**Required action**
In the copy, leave out the pictures and repeat all records exactly.
Extracted records Block Start
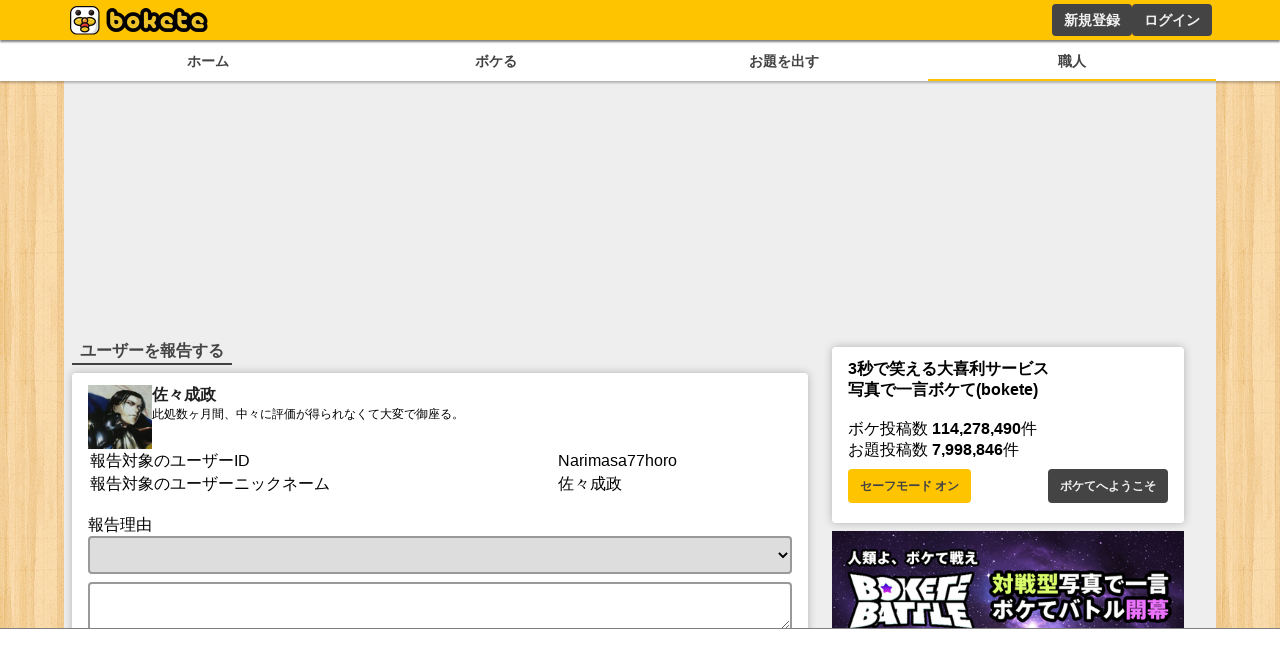

--- FILE ---
content_type: text/html; charset=utf-8
request_url: https://www.google.com/recaptcha/api2/aframe
body_size: 267
content:
<!DOCTYPE HTML><html><head><meta http-equiv="content-type" content="text/html; charset=UTF-8"></head><body><script nonce="eHgvMjzh9uNax66sM4jWEA">/** Anti-fraud and anti-abuse applications only. See google.com/recaptcha */ try{var clients={'sodar':'https://pagead2.googlesyndication.com/pagead/sodar?'};window.addEventListener("message",function(a){try{if(a.source===window.parent){var b=JSON.parse(a.data);var c=clients[b['id']];if(c){var d=document.createElement('img');d.src=c+b['params']+'&rc='+(localStorage.getItem("rc::a")?sessionStorage.getItem("rc::b"):"");window.document.body.appendChild(d);sessionStorage.setItem("rc::e",parseInt(sessionStorage.getItem("rc::e")||0)+1);localStorage.setItem("rc::h",'1769380423374');}}}catch(b){}});window.parent.postMessage("_grecaptcha_ready", "*");}catch(b){}</script></body></html>

--- FILE ---
content_type: application/javascript; charset=utf-8
request_url: https://fundingchoicesmessages.google.com/f/AGSKWxWH25v0lXtUbPDE-BGQpBNFPa9gc6FntlGhSpB7_zuIMjUSsfAZjnIr6nlYZ7RpndEN9HRZFS_ljBFDa2pmsNVGmzYu32GWSenMHiwBxGxK8Od1JITauEltWtiNNmTq3JUq8YailA==?fccs=W251bGwsbnVsbCxudWxsLG51bGwsbnVsbCxudWxsLFsxNzY5MzgwNDIzLDE3MTAwMDAwMF0sbnVsbCxudWxsLG51bGwsW251bGwsWzcsNl0sbnVsbCxudWxsLG51bGwsbnVsbCxudWxsLG51bGwsbnVsbCxudWxsLG51bGwsMV0sImh0dHBzOi8vYm9rZXRlLmpwL3VzZXIvTmFyaW1hc2E3N2hvcm8vcmVwb3J0IixudWxsLFtbOCwiazYxUEJqbWs2TzAiXSxbOSwiZW4tVVMiXSxbMTYsIlsxLDEsMV0iXSxbMTksIjIiXSxbMTcsIlswXSJdLFsyNCwiIl0sWzI5LCJmYWxzZSJdXV0
body_size: 110
content:
if (typeof __googlefc.fcKernelManager.run === 'function') {"use strict";this.default_ContributorServingResponseClientJs=this.default_ContributorServingResponseClientJs||{};(function(_){var window=this;
try{
var qp=function(a){this.A=_.t(a)};_.u(qp,_.J);var rp=function(a){this.A=_.t(a)};_.u(rp,_.J);rp.prototype.getWhitelistStatus=function(){return _.F(this,2)};var sp=function(a){this.A=_.t(a)};_.u(sp,_.J);var tp=_.ed(sp),up=function(a,b,c){this.B=a;this.j=_.A(b,qp,1);this.l=_.A(b,_.Pk,3);this.F=_.A(b,rp,4);a=this.B.location.hostname;this.D=_.Fg(this.j,2)&&_.O(this.j,2)!==""?_.O(this.j,2):a;a=new _.Qg(_.Qk(this.l));this.C=new _.dh(_.q.document,this.D,a);this.console=null;this.o=new _.mp(this.B,c,a)};
up.prototype.run=function(){if(_.O(this.j,3)){var a=this.C,b=_.O(this.j,3),c=_.fh(a),d=new _.Wg;b=_.hg(d,1,b);c=_.C(c,1,b);_.jh(a,c)}else _.gh(this.C,"FCNEC");_.op(this.o,_.A(this.l,_.De,1),this.l.getDefaultConsentRevocationText(),this.l.getDefaultConsentRevocationCloseText(),this.l.getDefaultConsentRevocationAttestationText(),this.D);_.pp(this.o,_.F(this.F,1),this.F.getWhitelistStatus());var e;a=(e=this.B.googlefc)==null?void 0:e.__executeManualDeployment;a!==void 0&&typeof a==="function"&&_.To(this.o.G,
"manualDeploymentApi")};var vp=function(){};vp.prototype.run=function(a,b,c){var d;return _.v(function(e){d=tp(b);(new up(a,d,c)).run();return e.return({})})};_.Tk(7,new vp);
}catch(e){_._DumpException(e)}
}).call(this,this.default_ContributorServingResponseClientJs);
// Google Inc.

//# sourceURL=/_/mss/boq-content-ads-contributor/_/js/k=boq-content-ads-contributor.ContributorServingResponseClientJs.en_US.k61PBjmk6O0.es5.O/d=1/exm=ad_blocking_detection_executable,kernel_loader,loader_js_executable/ed=1/rs=AJlcJMztj-kAdg6DB63MlSG3pP52LjSptg/m=cookie_refresh_executable
__googlefc.fcKernelManager.run('\x5b\x5b\x5b7,\x22\x5b\x5bnull,\\\x22bokete.jp\\\x22,\\\x22AKsRol_fwx4I6j8obtWUFHlkruawhi6NIj6BJFYC2i1x4nXuW-k-gBSSI_AoM4r-DEBXKBc9rLAERk0DKQACr_PcLXncsb3_yZpABCTBBgE_7cvRcccIfbPmxfiAqmuAQ86XXd5hpG__6ykyo9VrBqNT4PxEMnBE0g\\\\u003d\\\\u003d\\\x22\x5d,null,\x5b\x5bnull,null,null,\\\x22https:\/\/fundingchoicesmessages.google.com\/f\/AGSKWxUGX5wGddL45otLV6-WVrlHVp-c1BbXaJua_8FeHedvT5-UuMFpAyb8vSlf4tVcI1FQodQJH8a2A-EACWqeA5OWrRRZj1mtdNRSBDV9prxwxvpPV1nI9eVBp3d9iSb0p6JkBo5akA\\\\u003d\\\\u003d\\\x22\x5d,null,null,\x5bnull,null,null,\\\x22https:\/\/fundingchoicesmessages.google.com\/el\/AGSKWxVb1BxSA4ISJqzUWl1SS12QvZyVlR8jFvCGwGUB_KeF5DutgsEJkNUEoqc9sfwQEsPZMMLrCsRE2mExtP7CgCm0O-IcBlnB_Aa-2Y25psgEbZ_Jb010WsqhdVHZ1aiS_1ZRmdLXog\\\\u003d\\\\u003d\\\x22\x5d,null,\x5bnull,\x5b7,6\x5d,null,null,null,null,null,null,null,null,null,1\x5d\x5d,\x5b3,1\x5d\x5d\x22\x5d\x5d,\x5bnull,null,null,\x22https:\/\/fundingchoicesmessages.google.com\/f\/AGSKWxVuRpCAAYV9ix3Aor8kotIBh73t_ewLeZVs3un5dm2N2J2wr3ENmOy61S9jQ9owyzndwoR8b3V6E3gKY-i0-T-2uM9_r5zHs9Q5xSD10uo9iZleq198__AiDtAOGQS_MTzjA_a-2Q\\u003d\\u003d\x22\x5d\x5d');}

--- FILE ---
content_type: application/javascript; charset=utf-8
request_url: https://fundingchoicesmessages.google.com/f/AGSKWxUyoYyKLAV4vwdIt0On3j1JO0SLr8hHyT6frqSx729-gWDkqIgQow6v8-OJ8ooduCUESEtRdzXGK95C0OqwNd3Km7uiaiIv0ZXTO8W9TgRcYkSsAnnIvJjy4oil8__i9rk5D8ASd7vJiFOdAiEkpCgy4QRt4cnwDqkRD6wCrNleqDOt77s1J7LxY522/_/ad-sidebar-/include/adsdaq/adseo./googlead336x280._advertorials/
body_size: -1289
content:
window['6d752b51-f23b-4ce7-85c8-e21acc5fe302'] = true;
Extracted records Block End
**Solved problem**
--- FILE ---
content_type: text/html; charset=utf-8
request_url: https://www.google.com/recaptcha/api2/aframe
body_size: 267
content:
<!DOCTYPE HTML><html><head><meta http-equiv="content-type" content="text/html; charset=UTF-8"></head><body><script nonce="eHgvMjzh9uNax66sM4jWEA">/** Anti-fraud and anti-abuse applications only. See google.com/recaptcha */ try{var clients={'sodar':'https://pagead2.googlesyndication.com/pagead/sodar?'};window.addEventListener("message",function(a){try{if(a.source===window.parent){var b=JSON.parse(a.data);var c=clients[b['id']];if(c){var d=document.createElement('img');d.src=c+b['params']+'&rc='+(localStorage.getItem("rc::a")?sessionStorage.getItem("rc::b"):"");window.document.body.appendChild(d);sessionStorage.setItem("rc::e",parseInt(sessionStorage.getItem("rc::e")||0)+1);localStorage.setItem("rc::h",'1769380423374');}}}catch(b){}});window.parent.postMessage("_grecaptcha_ready", "*");}catch(b){}</script></body></html>

--- FILE ---
content_type: application/javascript; charset=utf-8
request_url: https://fundingchoicesmessages.google.com/f/AGSKWxWH25v0lXtUbPDE-BGQpBNFPa9gc6FntlGhSpB7_zuIMjUSsfAZjnIr6nlYZ7RpndEN9HRZFS_ljBFDa2pmsNVGmzYu32GWSenMHiwBxGxK8Od1JITauEltWtiNNmTq3JUq8YailA==?fccs=W251bGwsbnVsbCxudWxsLG51bGwsbnVsbCxudWxsLFsxNzY5MzgwNDIzLDE3MTAwMDAwMF0sbnVsbCxudWxsLG51bGwsW251bGwsWzcsNl0sbnVsbCxudWxsLG51bGwsbnVsbCxudWxsLG51bGwsbnVsbCxudWxsLG51bGwsMV0sImh0dHBzOi8vYm9rZXRlLmpwL3VzZXIvTmFyaW1hc2E3N2hvcm8vcmVwb3J0IixudWxsLFtbOCwiazYxUEJqbWs2TzAiXSxbOSwiZW4tVVMiXSxbMTYsIlsxLDEsMV0iXSxbMTksIjIiXSxbMTcsIlswXSJdLFsyNCwiIl0sWzI5LCJmYWxzZSJdXV0
body_size: 110
content:
if (typeof __googlefc.fcKernelManager.run === 'function') {"use strict";this.default_ContributorServingResponseClientJs=this.default_ContributorServingResponseClientJs||{};(function(_){var window=this;
try{
var qp=function(a){this.A=_.t(a)};_.u(qp,_.J);var rp=function(a){this.A=_.t(a)};_.u(rp,_.J);rp.prototype.getWhitelistStatus=function(){return _.F(this,2)};var sp=function(a){this.A=_.t(a)};_.u(sp,_.J);var tp=_.ed(sp),up=function(a,b,c){this.B=a;this.j=_.A(b,qp,1);this.l=_.A(b,_.Pk,3);this.F=_.A(b,rp,4);a=this.B.location.hostname;this.D=_.Fg(this.j,2)&&_.O(this.j,2)!==""?_.O(this.j,2):a;a=new _.Qg(_.Qk(this.l));this.C=new _.dh(_.q.document,this.D,a);this.console=null;this.o=new _.mp(this.B,c,a)};
up.prototype.run=function(){if(_.O(this.j,3)){var a=this.C,b=_.O(this.j,3),c=_.fh(a),d=new _.Wg;b=_.hg(d,1,b);c=_.C(c,1,b);_.jh(a,c)}else _.gh(this.C,"FCNEC");_.op(this.o,_.A(this.l,_.De,1),this.l.getDefaultConsentRevocationText(),this.l.getDefaultConsentRevocationCloseText(),this.l.getDefaultConsentRevocationAttestationText(),this.D);_.pp(this.o,_.F(this.F,1),this.F.getWhitelistStatus());var e;a=(e=this.B.googlefc)==null?void 0:e.__executeManualDeployment;a!==void 0&&typeof a==="function"&&_.To(this.o.G,
"manualDeploymentApi")};var vp=function(){};vp.prototype.run=function(a,b,c){var d;return _.v(function(e){d=tp(b);(new up(a,d,c)).run();return e.return({})})};_.Tk(7,new vp);
}catch(e){_._DumpException(e)}
}).call(this,this.default_ContributorServingResponseClientJs);
// Google Inc.

//# sourceURL=/_/mss/boq-content-ads-contributor/_/js/k=boq-content-ads-contributor.ContributorServingResponseClientJs.en_US.k61PBjmk6O0.es5.O/d=1/exm=ad_blocking_detection_executable,kernel_loader,loader_js_executable/ed=1/rs=AJlcJMztj-kAdg6DB63MlSG3pP52LjSptg/m=cookie_refresh_executable
__googlefc.fcKernelManager.run('\x5b\x5b\x5b7,\x22\x5b\x5bnull,\\\x22bokete.jp\\\x22,\\\x22AKsRol_fwx4I6j8obtWUFHlkruawhi6NIj6BJFYC2i1x4nXuW-k-gBSSI_AoM4r-DEBXKBc9rLAERk0DKQACr_PcLXncsb3_yZpABCTBBgE_7cvRcccIfbPmxfiAqmuAQ86XXd5hpG__6ykyo9VrBqNT4PxEMnBE0g\\\\u003d\\\\u003d\\\x22\x5d,null,\x5b\x5bnull,null,null,\\\x22https:\/\/fundingchoicesmessages.google.com\/f\/AGSKWxUGX5wGddL45otLV6-WVrlHVp-c1BbXaJua_8FeHedvT5-UuMFpAyb8vSlf4tVcI1FQodQJH8a2A-EACWqeA5OWrRRZj1mtdNRSBDV9prxwxvpPV1nI9eVBp3d9iSb0p6JkBo5akA\\\\u003d\\\\u003d\\\x22\x5d,null,null,\x5bnull,null,null,\\\x22https:\/\/fundingchoicesmessages.google.com\/el\/AGSKWxVb1BxSA4ISJqzUWl1SS12QvZyVlR8jFvCGwGUB_KeF5DutgsEJkNUEoqc9sfwQEsPZMMLrCsRE2mExtP7CgCm0O-IcBlnB_Aa-2Y25psgEbZ_Jb010WsqhdVHZ1aiS_1ZRmdLXog\\\\u003d\\\\u003d\\\x22\x5d,null,\x5bnull,\x5b7,6\x5d,null,null,null,null,null,null,null,null,null,1\x5d\x5d,\x5b3,1\x5d\x5d\x22\x5d\x5d,\x5bnull,null,null,\x22https:\/\/fundingchoicesmessages.google.com\/f\/AGSKWxVuRpCAAYV9ix3Aor8kotIBh73t_ewLeZVs3un5dm2N2J2wr3ENmOy61S9jQ9owyzndwoR8b3V6E3gKY-i0-T-2uM9_r5zHs9Q5xSD10uo9iZleq198__AiDtAOGQS_MTzjA_a-2Q\\u003d\\u003d\x22\x5d\x5d');}

--- FILE ---
content_type: application/javascript; charset=utf-8
request_url: https://fundingchoicesmessages.google.com/f/AGSKWxUyoYyKLAV4vwdIt0On3j1JO0SLr8hHyT6frqSx729-gWDkqIgQow6v8-OJ8ooduCUESEtRdzXGK95C0OqwNd3Km7uiaiIv0ZXTO8W9TgRcYkSsAnnIvJjy4oil8__i9rk5D8ASd7vJiFOdAiEkpCgy4QRt4cnwDqkRD6wCrNleqDOt77s1J7LxY522/_/ad-sidebar-/include/adsdaq/adseo./googlead336x280._advertorials/
body_size: -1289
content:
window['6d752b51-f23b-4ce7-85c8-e21acc5fe302'] = true;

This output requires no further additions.